■ Description of the task:
In the passage about the Supreme Court and the Roe precedent, list every group named in the quotation that begins "majorities of men and women."

■ Page text:
· · ·
Also relevant is the breadth of public attitudes: ABC News' report added that when it comes to the Supreme Court, "majorities of men and women, young adults and seniors, college graduates and those without degrees and whites and racial and ethnic minorities" all want the Roe precedent to be left in place. The findings are also "steady across urban, suburban and rural residents."
And yet, the Republican-appointed justices — three of whom were chosen by a president who lost the popular vote twice by millions of ballots — may turn back the clock on reproductive rights anyway. Indeed, the vehicle for doing so has already arrived at the high court: A Mississippi case called Dobbs v. Jackson Women's Health Organization is part of the Supreme Court's current term.
There are all kinds of important questions associated with a debate like this one, including debates over the will of the majority in a functioning democracy and what happens when a major political party prioritizes minority approval and minority rule.
But it's also worth considering the electoral implications: What will happen if a politicized Supreme Court ignores both existing legal precedent and the three-quarters of American adults who believe reproductive decisions should be left to women and their doctors?
I realize that Republicans have reason to be optimistic about the 2022 midterm elections, thanks in part to a highly motivated GOP base. But when making predictions about the next election cycle, it's worth remembering that between now and next November, a group of conservative justices may take a sledgehammer to a popular legal precedent protecting reproductive rights.
· · ·
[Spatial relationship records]
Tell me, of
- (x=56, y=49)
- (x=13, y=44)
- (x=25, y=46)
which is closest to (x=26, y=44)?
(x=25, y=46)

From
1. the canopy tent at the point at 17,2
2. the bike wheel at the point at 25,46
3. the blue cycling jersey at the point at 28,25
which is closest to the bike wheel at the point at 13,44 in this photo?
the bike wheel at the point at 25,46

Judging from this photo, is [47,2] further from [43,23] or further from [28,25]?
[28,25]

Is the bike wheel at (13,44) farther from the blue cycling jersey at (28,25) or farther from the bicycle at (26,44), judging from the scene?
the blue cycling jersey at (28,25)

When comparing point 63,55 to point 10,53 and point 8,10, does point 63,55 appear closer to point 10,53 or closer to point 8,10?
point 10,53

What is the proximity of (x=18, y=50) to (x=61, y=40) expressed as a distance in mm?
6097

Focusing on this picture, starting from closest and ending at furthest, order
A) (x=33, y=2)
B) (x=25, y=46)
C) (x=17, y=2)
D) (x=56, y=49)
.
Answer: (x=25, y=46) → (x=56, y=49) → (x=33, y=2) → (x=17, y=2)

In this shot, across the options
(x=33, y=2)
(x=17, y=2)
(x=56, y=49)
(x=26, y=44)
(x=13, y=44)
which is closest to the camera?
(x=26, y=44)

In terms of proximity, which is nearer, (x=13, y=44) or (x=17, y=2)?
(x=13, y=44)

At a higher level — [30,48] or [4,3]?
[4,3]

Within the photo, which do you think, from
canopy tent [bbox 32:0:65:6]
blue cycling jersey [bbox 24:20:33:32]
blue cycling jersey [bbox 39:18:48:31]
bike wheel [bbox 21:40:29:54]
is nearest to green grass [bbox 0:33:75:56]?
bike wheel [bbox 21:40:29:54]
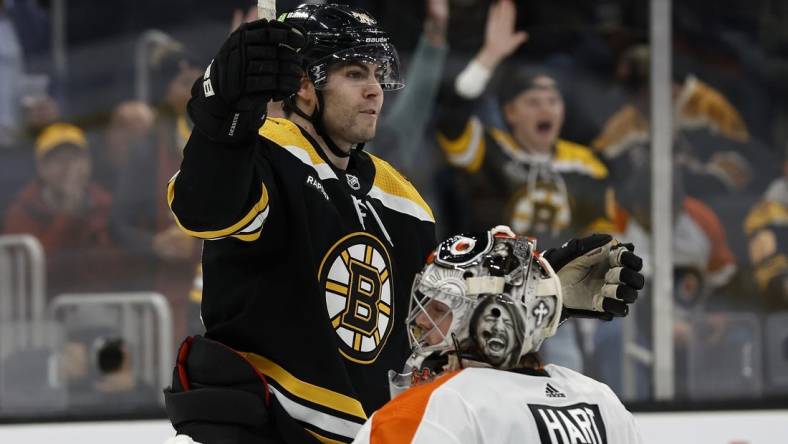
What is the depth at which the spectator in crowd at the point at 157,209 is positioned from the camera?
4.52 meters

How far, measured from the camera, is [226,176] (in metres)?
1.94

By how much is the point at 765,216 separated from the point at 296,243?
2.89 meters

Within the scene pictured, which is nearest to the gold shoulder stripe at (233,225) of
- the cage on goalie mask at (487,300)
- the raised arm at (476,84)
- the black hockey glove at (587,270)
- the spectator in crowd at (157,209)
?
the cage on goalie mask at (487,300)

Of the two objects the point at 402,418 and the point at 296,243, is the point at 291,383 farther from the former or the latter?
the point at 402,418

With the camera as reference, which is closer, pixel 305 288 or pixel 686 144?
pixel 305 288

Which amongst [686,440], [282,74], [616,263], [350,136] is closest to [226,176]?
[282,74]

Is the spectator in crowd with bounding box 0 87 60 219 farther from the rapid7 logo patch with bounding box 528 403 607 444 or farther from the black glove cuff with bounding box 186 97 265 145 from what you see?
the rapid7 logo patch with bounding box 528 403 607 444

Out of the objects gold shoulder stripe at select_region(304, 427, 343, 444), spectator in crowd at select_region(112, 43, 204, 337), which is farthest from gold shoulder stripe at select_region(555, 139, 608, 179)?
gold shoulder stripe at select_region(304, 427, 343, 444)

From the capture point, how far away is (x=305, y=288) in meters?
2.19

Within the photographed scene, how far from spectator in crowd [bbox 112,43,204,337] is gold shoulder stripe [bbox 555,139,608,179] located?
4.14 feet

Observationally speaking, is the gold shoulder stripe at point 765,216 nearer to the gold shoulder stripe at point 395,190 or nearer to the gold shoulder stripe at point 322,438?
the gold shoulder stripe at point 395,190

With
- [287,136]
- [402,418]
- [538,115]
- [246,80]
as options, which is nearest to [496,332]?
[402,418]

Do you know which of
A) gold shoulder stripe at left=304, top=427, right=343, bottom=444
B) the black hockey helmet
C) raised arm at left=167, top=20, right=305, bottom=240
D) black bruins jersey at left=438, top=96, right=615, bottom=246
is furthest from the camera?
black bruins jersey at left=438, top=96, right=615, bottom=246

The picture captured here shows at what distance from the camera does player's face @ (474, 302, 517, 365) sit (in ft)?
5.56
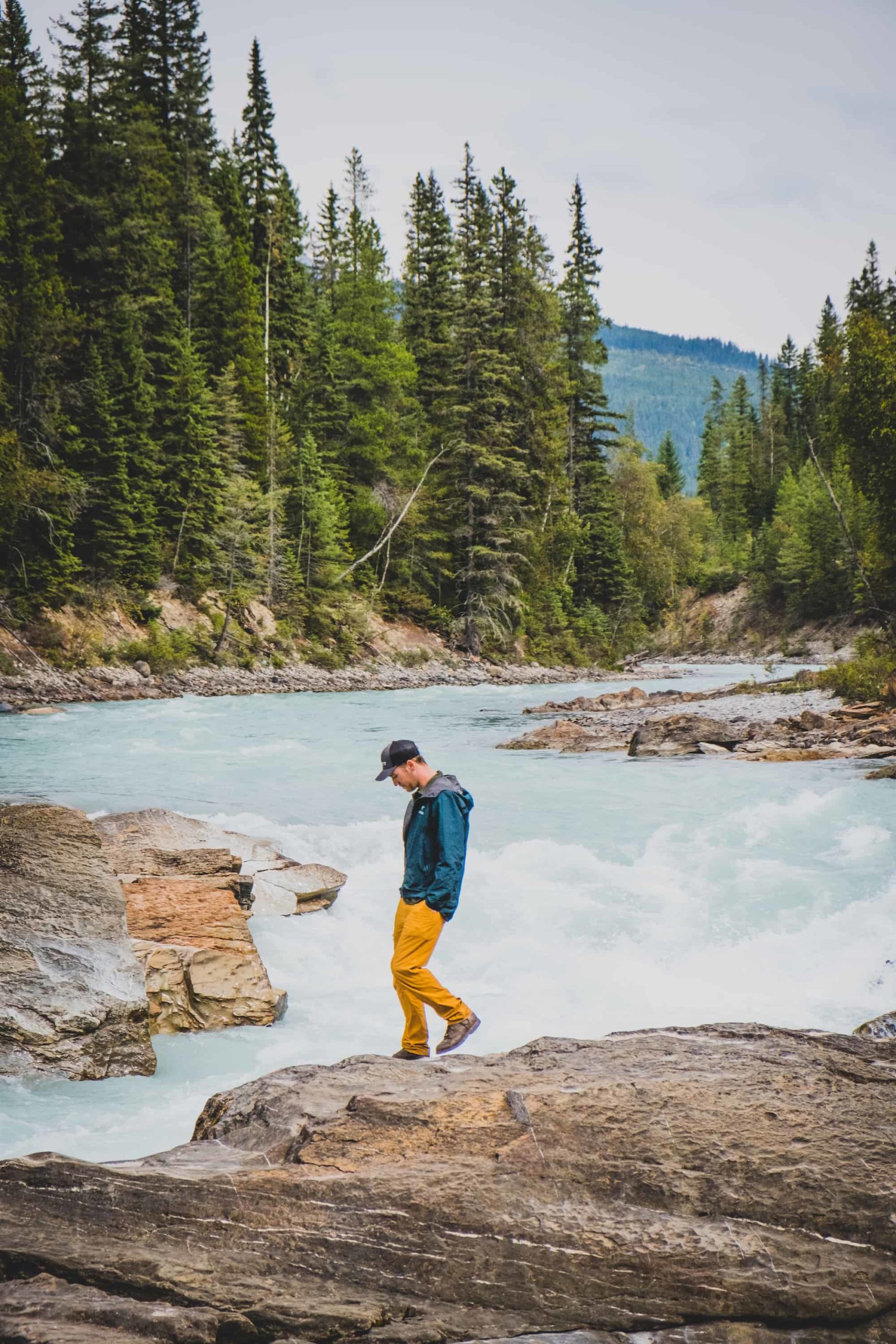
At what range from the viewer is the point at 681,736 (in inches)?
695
· · ·
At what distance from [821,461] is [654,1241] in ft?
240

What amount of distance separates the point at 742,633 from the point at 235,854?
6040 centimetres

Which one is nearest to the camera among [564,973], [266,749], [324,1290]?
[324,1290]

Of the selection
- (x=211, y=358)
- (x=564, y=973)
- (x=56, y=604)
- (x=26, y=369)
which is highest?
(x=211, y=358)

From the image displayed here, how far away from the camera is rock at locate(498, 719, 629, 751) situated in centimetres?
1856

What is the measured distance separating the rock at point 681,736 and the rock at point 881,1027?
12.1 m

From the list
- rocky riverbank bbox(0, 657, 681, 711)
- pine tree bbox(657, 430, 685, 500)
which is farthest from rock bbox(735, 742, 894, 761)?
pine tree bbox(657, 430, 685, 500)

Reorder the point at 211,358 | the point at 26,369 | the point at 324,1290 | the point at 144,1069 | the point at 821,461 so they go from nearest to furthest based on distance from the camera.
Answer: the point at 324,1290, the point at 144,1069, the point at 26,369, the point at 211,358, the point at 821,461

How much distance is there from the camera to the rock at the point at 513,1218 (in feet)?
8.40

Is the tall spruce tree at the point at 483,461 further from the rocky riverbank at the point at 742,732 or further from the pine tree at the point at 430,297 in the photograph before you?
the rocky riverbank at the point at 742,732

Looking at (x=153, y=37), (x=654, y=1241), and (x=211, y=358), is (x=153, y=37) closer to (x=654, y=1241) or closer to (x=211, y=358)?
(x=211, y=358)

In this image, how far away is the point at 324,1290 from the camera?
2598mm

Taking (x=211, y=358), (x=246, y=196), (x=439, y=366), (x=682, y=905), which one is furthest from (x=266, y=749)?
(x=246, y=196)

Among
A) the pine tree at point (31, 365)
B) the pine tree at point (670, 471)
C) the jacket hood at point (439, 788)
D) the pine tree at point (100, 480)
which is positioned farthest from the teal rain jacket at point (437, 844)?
· · ·
■ Completed task:
men, women, young adults, seniors, college graduates, those without degrees, whites, racial and ethnic minorities